The nursing team implements advanced monitoring strategies, including continuous EEG to detect subclinical seizures, which could further compromise the patient's fragile neurological state. In collaboration with respiratory therapy, they initiate mechanical ventilation adjustments to optimize oxygenation and carbon dioxide elimination, crucially balancing PaCO2 levels to avoid secondary increases in intracranial pressure. As the patient is prepped for surgery, the team remains vigilant, ready to respond to any acute changes, and maintains open communication with the surgical team to ensure a seamless transition to the operating room. Through these coordinated efforts, the team strives to stabilize the patient, recognizing that timely intervention is critical to influencing the patient's trajectory positively.

Section 5

As the patient is wheeled into the operating room for the emergency decompressive craniectomy, the surgical team is alerted to a sudden change in the patient’s neurological status. The patient's Glasgow Coma Scale score has plummeted to 3, indicating deep coma. The right pupil, previously sluggish, is now fully dilated and non-reactive, suggesting rapid progression of brain herniation. Simultaneously, the patient's blood pressure shows a widening pulse pressure, with readings at 170/50 mmHg, and bradycardia develops with a heart rate dropping to 45 beats per minute, indicating Cushing’s triad—a classical sign of increased intracranial pressure and impending brainstem herniation.

New diagnostic results from a stat CT scan conducted just prior to entering the operating room reveal a significant midline shift of 10 mm, with diffuse cerebral edema and evidence of hemorrhagic contusions enlarging within the temporal lobe. Laboratory results indicate a worsening hyponatremia at 122 mmol/L, despite the ongoing hypertonic saline infusion, and a decrease in serum osmolality, underscoring the challenge of managing the SIADH amidst the neurological crisis. The EEG monitoring shows intermittent bursts of high-amplitude slow waves, suggestive of ongoing subclinical seizure activity, adding complexity to the management strategy.

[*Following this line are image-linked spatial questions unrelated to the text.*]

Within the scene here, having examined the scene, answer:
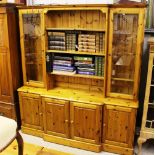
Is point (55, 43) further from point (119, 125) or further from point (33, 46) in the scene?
point (119, 125)

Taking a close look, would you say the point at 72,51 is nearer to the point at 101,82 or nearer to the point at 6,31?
the point at 101,82

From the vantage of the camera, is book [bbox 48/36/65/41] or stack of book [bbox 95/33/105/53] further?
book [bbox 48/36/65/41]

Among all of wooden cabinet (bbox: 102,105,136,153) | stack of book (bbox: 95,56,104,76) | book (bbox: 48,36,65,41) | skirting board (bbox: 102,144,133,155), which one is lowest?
skirting board (bbox: 102,144,133,155)

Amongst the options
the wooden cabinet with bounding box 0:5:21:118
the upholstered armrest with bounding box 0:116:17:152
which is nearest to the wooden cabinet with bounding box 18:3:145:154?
the wooden cabinet with bounding box 0:5:21:118

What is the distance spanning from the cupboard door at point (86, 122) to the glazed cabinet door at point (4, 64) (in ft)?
3.25

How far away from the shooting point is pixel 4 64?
290 centimetres

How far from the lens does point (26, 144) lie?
280 cm

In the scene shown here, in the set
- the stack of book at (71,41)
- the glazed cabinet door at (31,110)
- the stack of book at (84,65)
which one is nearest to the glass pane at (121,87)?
the stack of book at (84,65)

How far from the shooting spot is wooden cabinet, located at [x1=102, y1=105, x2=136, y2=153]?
2.45 m

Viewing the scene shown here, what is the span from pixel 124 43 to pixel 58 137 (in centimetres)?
148

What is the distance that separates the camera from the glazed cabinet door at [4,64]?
8.95ft

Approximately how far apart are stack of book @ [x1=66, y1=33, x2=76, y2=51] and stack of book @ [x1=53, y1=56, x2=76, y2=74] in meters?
0.13

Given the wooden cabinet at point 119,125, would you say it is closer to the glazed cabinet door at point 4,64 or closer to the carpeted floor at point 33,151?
the carpeted floor at point 33,151

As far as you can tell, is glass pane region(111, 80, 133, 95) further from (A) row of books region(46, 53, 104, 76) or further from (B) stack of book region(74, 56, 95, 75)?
(B) stack of book region(74, 56, 95, 75)
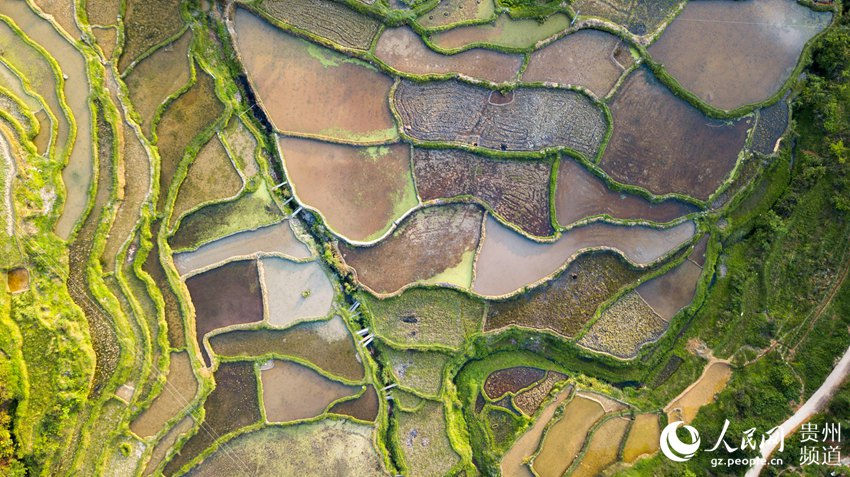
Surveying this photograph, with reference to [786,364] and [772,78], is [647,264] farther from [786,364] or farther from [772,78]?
[772,78]

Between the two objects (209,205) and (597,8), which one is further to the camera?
(597,8)

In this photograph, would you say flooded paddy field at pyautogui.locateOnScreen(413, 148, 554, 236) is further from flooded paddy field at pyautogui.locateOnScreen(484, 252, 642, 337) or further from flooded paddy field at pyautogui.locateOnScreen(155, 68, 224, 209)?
flooded paddy field at pyautogui.locateOnScreen(155, 68, 224, 209)

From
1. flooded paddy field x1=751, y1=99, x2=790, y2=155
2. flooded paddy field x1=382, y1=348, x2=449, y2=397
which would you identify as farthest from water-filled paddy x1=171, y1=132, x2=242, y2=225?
flooded paddy field x1=751, y1=99, x2=790, y2=155

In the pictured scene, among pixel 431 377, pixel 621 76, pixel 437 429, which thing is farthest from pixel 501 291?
pixel 621 76

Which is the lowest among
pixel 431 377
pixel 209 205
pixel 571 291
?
pixel 431 377

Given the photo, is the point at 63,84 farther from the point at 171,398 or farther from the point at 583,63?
the point at 583,63

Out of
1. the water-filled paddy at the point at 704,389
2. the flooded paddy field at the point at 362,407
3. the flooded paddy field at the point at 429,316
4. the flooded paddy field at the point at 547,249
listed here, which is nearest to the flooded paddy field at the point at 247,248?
the flooded paddy field at the point at 429,316

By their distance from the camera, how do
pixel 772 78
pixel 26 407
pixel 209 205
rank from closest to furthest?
pixel 26 407 < pixel 209 205 < pixel 772 78

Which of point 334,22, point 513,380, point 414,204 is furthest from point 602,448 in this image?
point 334,22
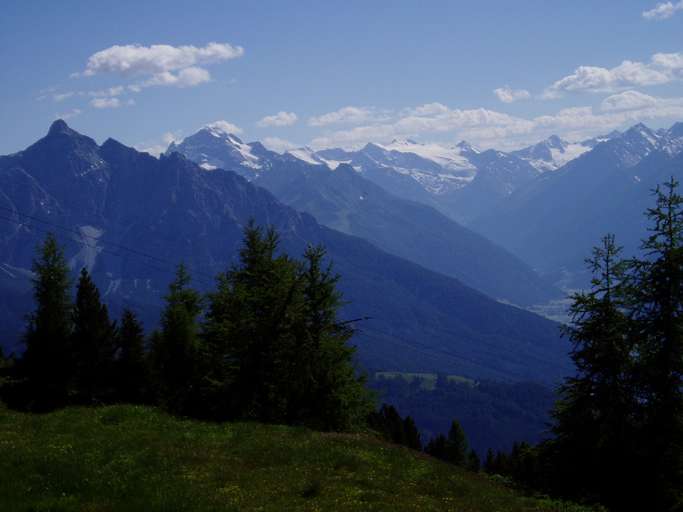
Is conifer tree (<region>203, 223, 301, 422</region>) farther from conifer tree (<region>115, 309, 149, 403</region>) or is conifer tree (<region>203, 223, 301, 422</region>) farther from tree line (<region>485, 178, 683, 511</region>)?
tree line (<region>485, 178, 683, 511</region>)

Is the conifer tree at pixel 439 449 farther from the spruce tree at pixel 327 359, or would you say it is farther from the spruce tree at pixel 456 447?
the spruce tree at pixel 327 359

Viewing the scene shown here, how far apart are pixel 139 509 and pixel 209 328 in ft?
85.6

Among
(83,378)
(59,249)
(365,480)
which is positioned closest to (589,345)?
(365,480)

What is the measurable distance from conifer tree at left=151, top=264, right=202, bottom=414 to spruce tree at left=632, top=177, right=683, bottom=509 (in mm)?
28162

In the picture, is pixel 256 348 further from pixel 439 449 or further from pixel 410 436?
pixel 439 449

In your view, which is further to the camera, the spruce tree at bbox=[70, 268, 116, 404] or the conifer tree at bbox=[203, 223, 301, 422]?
the spruce tree at bbox=[70, 268, 116, 404]

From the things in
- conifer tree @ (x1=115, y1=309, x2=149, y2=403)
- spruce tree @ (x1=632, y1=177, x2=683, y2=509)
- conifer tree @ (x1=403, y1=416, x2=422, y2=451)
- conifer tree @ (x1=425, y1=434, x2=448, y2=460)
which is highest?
spruce tree @ (x1=632, y1=177, x2=683, y2=509)

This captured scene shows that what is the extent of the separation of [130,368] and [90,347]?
6.74 m

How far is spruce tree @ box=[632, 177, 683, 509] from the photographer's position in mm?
27344

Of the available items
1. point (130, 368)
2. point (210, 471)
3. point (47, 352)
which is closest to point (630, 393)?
point (210, 471)

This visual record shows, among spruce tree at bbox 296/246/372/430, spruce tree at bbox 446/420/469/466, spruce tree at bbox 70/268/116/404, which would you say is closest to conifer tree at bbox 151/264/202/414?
spruce tree at bbox 70/268/116/404

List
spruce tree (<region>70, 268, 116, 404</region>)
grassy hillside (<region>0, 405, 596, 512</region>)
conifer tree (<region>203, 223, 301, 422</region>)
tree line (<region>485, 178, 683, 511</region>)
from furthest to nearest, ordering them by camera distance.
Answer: spruce tree (<region>70, 268, 116, 404</region>), conifer tree (<region>203, 223, 301, 422</region>), tree line (<region>485, 178, 683, 511</region>), grassy hillside (<region>0, 405, 596, 512</region>)

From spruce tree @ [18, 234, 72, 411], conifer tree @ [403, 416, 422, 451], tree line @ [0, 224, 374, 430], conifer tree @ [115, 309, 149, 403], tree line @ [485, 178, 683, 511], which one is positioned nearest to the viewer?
tree line @ [485, 178, 683, 511]

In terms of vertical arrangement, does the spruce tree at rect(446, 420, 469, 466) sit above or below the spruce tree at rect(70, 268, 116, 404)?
below
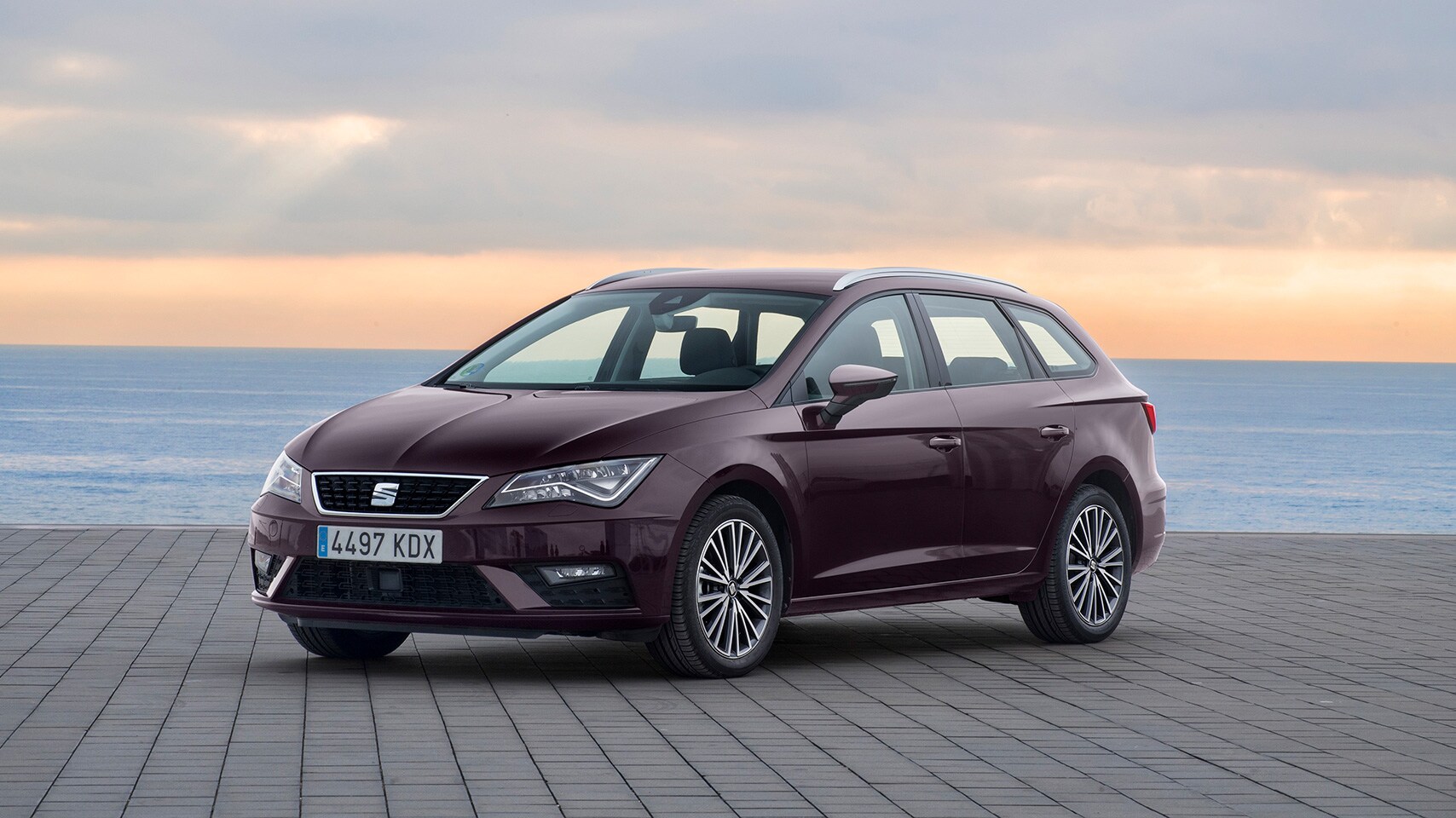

In response to these alarming developments, the interdisciplinary team accelerates the surgical intervention, understanding that time is of the essence to prevent irreversible brain damage. Anesthesia is adjusted promptly to ensure adequate cerebral perfusion pressure while minimizing further elevation of intracranial pressure. The nephrology team re-evaluates the hypertonic saline protocol, considering the introduction of vasopressin receptor antagonists to more effectively address the underlying SIADH. Despite the dire circumstances, the team remains focused on the delicate balance required in this high-stakes scenario, drawing on advanced critical thinking and clinical judgment to guide each step of the intervention.